HSF1 and Hsp70 mRNA relative expression after 4 mEHT treatments. (a) HSF1. (b) Hsp70. GAPDH: Glyceraldehyde 3-phosphate dehydrogenase: housekeeping gene. Oneway ANOVA, Mean ± SD, n = 4–8/group, ns = not significant, *p < 0.05, ***p < 0.001.
Relative Hsp70 mRNA baseline level was assessed after four sham treatments. Although mEHT induced an increase in Hsp70 mRNA compared to the sham group, this difference did not reach statistical significance (Fig. 11b). In contrast, Hsp70 elevation was absent in KRIBB11 treated tumors receiving mEHT, and Hsp70 mRNA levels were significantly lower in the mEHT + KRIBB11 group compared to the mEHT + Veh group.
In tumors treated with mEHT + Veh, Immunohistochemistry (IHC) staining specific for HSF1 displayed prominent nuclear staining (Fig. 12a and b—upper right panel). In contrast, such specific HSF1 staining was notably less prevalent in KRIBB11 and sham-mEHT treated tumors (Fig. 12b—lower panel). Remarkably, mEHT treatment did not significantly alter HSF1 protein expression levels (Fig. 12b).
HSF1 and Hsp70 protein detection and quantification with immunohistochemistry after 4 mEHT treatments. (a) Heat shock factor 1 (HSF1) and (c) Heat shock protein 70 (Hsp70) protein quantification. Representative sections of (b) HSF1 and (d) Hsp70, 40 × magnification. One-way ANOVA, Mean ± SD, n = 3–8/group, ns = not significant, *p < 0.05, **p < 0.01.
Intense cytoplasmic staining specific to Hsp70 protein was observed exclusively in tumors treated with mEHT monotherapy (Fig. 12c and d—right columns). In contrast, such distinctive staining was notably absent in sham-treated tumors, indicating only background levels of Hsp70 (Fig. 12c and d—left columns). The mEHT-induced upregulation of Hsp70 was significantly attenuated by co-treatment with KRIBB11, emphasizing the inhibitory effect of HSF1 on mEHT-induced Hsp70 expression (Fig. 12c).

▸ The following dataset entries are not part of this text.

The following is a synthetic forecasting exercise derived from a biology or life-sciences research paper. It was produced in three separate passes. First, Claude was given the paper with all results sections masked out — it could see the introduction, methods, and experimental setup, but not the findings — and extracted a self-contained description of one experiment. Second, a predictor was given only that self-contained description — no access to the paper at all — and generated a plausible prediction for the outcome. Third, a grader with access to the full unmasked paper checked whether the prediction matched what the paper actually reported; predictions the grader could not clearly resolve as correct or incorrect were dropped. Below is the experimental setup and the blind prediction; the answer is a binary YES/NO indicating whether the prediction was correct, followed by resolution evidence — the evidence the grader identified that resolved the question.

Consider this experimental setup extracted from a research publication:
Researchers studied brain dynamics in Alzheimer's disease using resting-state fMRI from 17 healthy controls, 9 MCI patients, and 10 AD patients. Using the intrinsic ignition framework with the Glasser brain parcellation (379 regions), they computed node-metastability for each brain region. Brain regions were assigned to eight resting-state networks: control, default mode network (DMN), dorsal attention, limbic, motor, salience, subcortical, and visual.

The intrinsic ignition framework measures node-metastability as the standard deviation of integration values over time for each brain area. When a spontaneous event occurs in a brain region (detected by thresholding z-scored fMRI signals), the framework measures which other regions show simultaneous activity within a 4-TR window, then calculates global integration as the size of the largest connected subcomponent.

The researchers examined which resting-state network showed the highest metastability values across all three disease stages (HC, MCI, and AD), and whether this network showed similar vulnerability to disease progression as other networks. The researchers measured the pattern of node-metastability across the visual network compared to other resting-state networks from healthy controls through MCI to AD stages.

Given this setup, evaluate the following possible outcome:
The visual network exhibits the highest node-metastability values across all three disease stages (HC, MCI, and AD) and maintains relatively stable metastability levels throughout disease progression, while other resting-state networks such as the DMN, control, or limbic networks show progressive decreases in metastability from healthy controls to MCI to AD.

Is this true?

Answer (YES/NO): NO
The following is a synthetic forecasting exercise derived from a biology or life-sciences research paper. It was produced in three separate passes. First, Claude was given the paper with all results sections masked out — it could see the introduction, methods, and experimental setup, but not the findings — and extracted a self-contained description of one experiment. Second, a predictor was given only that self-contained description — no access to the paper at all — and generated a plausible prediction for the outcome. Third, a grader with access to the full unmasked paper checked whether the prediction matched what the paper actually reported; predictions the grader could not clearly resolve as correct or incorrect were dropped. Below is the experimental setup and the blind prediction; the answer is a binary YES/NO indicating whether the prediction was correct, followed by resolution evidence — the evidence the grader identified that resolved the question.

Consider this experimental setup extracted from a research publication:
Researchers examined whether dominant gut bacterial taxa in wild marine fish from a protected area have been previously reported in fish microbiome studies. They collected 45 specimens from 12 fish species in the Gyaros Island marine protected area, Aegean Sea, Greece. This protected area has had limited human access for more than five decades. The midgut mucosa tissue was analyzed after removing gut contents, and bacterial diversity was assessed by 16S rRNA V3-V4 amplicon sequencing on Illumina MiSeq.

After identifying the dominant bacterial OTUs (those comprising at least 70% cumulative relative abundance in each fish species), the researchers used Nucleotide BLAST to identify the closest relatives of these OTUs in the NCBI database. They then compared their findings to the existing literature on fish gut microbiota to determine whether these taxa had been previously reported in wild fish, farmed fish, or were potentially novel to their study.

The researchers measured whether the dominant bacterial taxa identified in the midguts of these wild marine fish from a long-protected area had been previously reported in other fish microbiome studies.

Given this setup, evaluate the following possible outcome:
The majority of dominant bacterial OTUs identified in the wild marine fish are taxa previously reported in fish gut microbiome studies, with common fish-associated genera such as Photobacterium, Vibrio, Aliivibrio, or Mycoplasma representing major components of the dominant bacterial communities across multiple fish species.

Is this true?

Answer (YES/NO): NO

Slightly increased tumor destruction tendency was observed in tumors treated with combined therapy
The Tumor Destruction Ratio (TDR) was relatively small in all sham tumors (Fig. 13c—red marked area). Notably, there was significant tissue damage observed in mEHT-treated tumors (Fig. 13a and c). While a subset of mEHT + KRIBB11 treated tumors demonstrated enhanced damage, another subset exhibited a smaller TDR, resulting in a non-statistically significant overall effect. It is worth noting that the core damaged area in the tumors exhibited a negative correlation with tumor mass, with larger tumors demonstrating a higher TDR (Fig. 13b). The most pronounced tumor destruction relative to tumor size was observed in the mEHT + KRIBB11 combination therapy group, highlighted by light blue dots.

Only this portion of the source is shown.